2. the method for bis cyclopentadienyl zirconium dichloride catalysis preparation 1,5- benzo thiazides compounds according to claim 1, feature
It is: the R1And R2It is independent to represent phenyl, C1~C4Alkyl-substituted phenyl, C1~C4Alkoxy substituted phenyl, halogen
For any one in phenyl, trifluoromethyl substituted-phenyl, nitro substituted-phenyl, thienyl.
3. the method for bis cyclopentadienyl zirconium dichloride catalysis preparation 1,5- benzo thiazides compounds according to claim 1 or 2, special
Sign is: the organic solvent is methylene chloride.
4. according to claim 1 or the bis cyclopentadienyl zirconium dichloride is catalyzed the method for preparing 1,5- benzo thiazides compounds, special
Sign is: the ligand is L-phenylalanine.
5. the method for bis cyclopentadienyl zirconium dichloride catalysis preparation 1,5- benzo thiazides compounds according to claim 1 or 2, special
Sign is: the molar ratio of the 3- crotonylene -one class compound and adjacent aminobenzene sulfur alcohol compound is 1:1~1.5.

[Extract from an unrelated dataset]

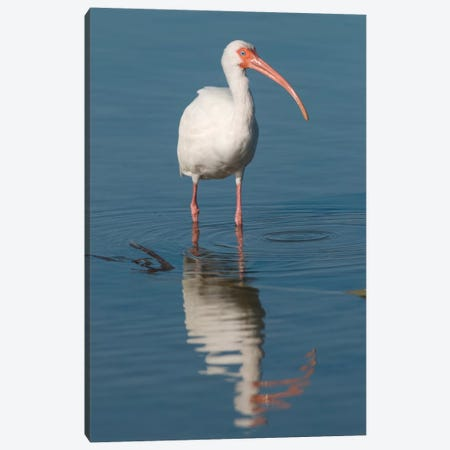 White Ibis, Fort Myers Beach, Florida I Canvas Print #GET30} by Steve Gettle Canvas Wall Art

6. the method for bis cyclopentadienyl zirconium dichloride catalysis preparation 1,5- benzo thiazides compounds according to claim 1 or 2, special
Sign is: the additional amount of the bis cyclopentadienyl zirconium dichloride is the 1%~6% of 3- crotonylene -one class compound mole.
7. the method for bis cyclopentadienyl zirconium dichloride catalysis preparation 1,5- benzo thiazides compounds according to claim 1 or 2, special
Sign is: the additional amount of the ligand is the 2%~12% of 3- crotonylene -one class compound mole.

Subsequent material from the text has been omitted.